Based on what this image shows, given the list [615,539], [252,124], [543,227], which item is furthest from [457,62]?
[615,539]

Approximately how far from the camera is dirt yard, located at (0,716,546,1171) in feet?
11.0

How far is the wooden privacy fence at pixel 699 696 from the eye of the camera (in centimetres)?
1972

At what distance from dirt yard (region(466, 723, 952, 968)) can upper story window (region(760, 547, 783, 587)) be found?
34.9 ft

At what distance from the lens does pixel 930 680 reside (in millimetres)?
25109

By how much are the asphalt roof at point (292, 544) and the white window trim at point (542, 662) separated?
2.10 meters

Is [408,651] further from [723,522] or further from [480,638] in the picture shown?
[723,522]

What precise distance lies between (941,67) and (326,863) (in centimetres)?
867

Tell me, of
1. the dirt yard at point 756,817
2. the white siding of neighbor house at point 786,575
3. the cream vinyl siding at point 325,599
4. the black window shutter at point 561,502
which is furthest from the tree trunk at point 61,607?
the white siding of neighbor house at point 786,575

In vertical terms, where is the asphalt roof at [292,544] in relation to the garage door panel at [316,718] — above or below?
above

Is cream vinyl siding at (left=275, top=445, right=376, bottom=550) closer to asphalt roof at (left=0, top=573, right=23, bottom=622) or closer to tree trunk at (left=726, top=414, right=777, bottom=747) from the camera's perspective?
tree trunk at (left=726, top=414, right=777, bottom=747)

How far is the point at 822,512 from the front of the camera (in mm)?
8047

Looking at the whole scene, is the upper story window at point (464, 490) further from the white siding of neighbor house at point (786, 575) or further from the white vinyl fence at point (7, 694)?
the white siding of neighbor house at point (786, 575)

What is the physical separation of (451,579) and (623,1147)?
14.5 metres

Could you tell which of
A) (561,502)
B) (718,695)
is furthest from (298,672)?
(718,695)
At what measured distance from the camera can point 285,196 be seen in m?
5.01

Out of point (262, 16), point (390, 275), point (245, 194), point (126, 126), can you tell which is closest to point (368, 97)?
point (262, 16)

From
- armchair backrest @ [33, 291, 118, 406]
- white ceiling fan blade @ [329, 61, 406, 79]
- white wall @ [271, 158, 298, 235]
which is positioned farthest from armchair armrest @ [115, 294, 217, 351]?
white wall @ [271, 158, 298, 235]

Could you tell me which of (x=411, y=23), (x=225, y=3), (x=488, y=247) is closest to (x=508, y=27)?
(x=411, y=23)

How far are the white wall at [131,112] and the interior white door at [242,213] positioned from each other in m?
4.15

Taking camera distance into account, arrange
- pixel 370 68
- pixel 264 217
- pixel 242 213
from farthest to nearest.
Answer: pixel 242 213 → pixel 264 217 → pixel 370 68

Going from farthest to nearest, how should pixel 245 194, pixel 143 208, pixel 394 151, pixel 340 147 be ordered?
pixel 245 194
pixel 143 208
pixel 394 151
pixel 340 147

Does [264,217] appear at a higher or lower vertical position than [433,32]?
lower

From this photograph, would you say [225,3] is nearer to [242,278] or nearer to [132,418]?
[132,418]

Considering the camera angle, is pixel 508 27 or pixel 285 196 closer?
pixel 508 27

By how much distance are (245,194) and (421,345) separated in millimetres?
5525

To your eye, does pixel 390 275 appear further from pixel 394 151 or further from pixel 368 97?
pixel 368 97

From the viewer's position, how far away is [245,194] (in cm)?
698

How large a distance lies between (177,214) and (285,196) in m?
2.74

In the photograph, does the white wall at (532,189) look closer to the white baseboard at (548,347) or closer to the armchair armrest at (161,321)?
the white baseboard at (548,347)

* * * * *

* Short problem:
Update the records above by changing each occurrence of "dirt yard" to "dirt patch", leaving all other wording untouched.

* Complete response:
Based on what this image shows, given the list [615,539], [252,124], [543,227], which item is furthest from [457,62]?
[615,539]

Approximately how far from the camera is dirt patch, located at (0,716,546,1171) in feet?
11.0

How far is the wooden privacy fence at pixel 699 696 from the eye of the camera (in centimetres)?
1972

At what distance from dirt patch (region(466, 723, 952, 968)) can upper story window (region(760, 547, 783, 587)) be found?
34.9 ft

At what distance from the lens does pixel 930 680 reside (in millimetres)?
25109

By how much are the asphalt roof at point (292, 544) and the white window trim at point (542, 662) separated?
2.10 meters

Is [408,651] further from [723,522] or further from [480,638] in the picture shown?
[723,522]

What precise distance lies between (941,67) and (326,863) (in centimetres)?
867

Tell me, of
1. the dirt patch at point 756,817
2. the white siding of neighbor house at point 786,575
3. the cream vinyl siding at point 325,599
4. the black window shutter at point 561,502
which is furthest from the tree trunk at point 61,607?
the white siding of neighbor house at point 786,575

In vertical terms, where is the asphalt roof at [292,544] in relation to the garage door panel at [316,718] — above or below?
above

Is cream vinyl siding at (left=275, top=445, right=376, bottom=550) closer to asphalt roof at (left=0, top=573, right=23, bottom=622) or closer to tree trunk at (left=726, top=414, right=777, bottom=747) from the camera's perspective?
tree trunk at (left=726, top=414, right=777, bottom=747)

How far is the point at 822,512 from the front of the camera (in mm)?
8047

Looking at the whole scene, is the upper story window at point (464, 490) further from the white siding of neighbor house at point (786, 575) or further from the white vinyl fence at point (7, 694)?
the white siding of neighbor house at point (786, 575)

What is the physical separation of (451,579) and (623,1147)?
14.5 metres

Could you tell which of
A) (561,502)
B) (718,695)
is furthest from (298,672)?
(718,695)
At what measured distance from the camera can point 285,196 be seen in m?
5.01

Out of point (262, 16), point (390, 275), point (245, 194), point (126, 126), can you tell which is closest to point (368, 97)?
point (262, 16)

From
- armchair backrest @ [33, 291, 118, 406]
- white ceiling fan blade @ [329, 61, 406, 79]
- white wall @ [271, 158, 298, 235]
which is positioned farthest from armchair armrest @ [115, 294, 217, 351]?
white wall @ [271, 158, 298, 235]

Could you tell me which of (x=411, y=23), (x=225, y=3), (x=488, y=247) is closest to (x=508, y=27)?
(x=411, y=23)

How far are the white wall at [131,112] and the interior white door at [242,213] positioned from each other in m?
4.15

Taking camera distance into account, arrange
- pixel 370 68
- pixel 264 217
- pixel 242 213
from farthest to nearest.
Answer: pixel 242 213 → pixel 264 217 → pixel 370 68

Going from farthest to nearest, how should pixel 245 194, pixel 143 208, pixel 394 151, pixel 340 147 be ordered?
pixel 245 194
pixel 143 208
pixel 394 151
pixel 340 147

Does [264,217] appear at a higher or lower vertical position than [433,32]?
lower

From this photograph, would you say [225,3] is nearer to [242,278] or nearer to [132,418]?
[132,418]

Considering the camera angle, is pixel 508 27 or pixel 285 196 closer?
pixel 508 27

By how much distance are (245,194) and (421,345) separated in millimetres?
5525

To your eye, does pixel 390 275 appear further from pixel 394 151 or further from pixel 368 97?
pixel 368 97

From the viewer's position, how far away is [245,194] (in cm)?
698

How large a distance lies between (177,214) and (285,196) in m?
2.74

In the photograph, does the white wall at (532,189) look closer to the white baseboard at (548,347) or closer to the armchair armrest at (161,321)?
the white baseboard at (548,347)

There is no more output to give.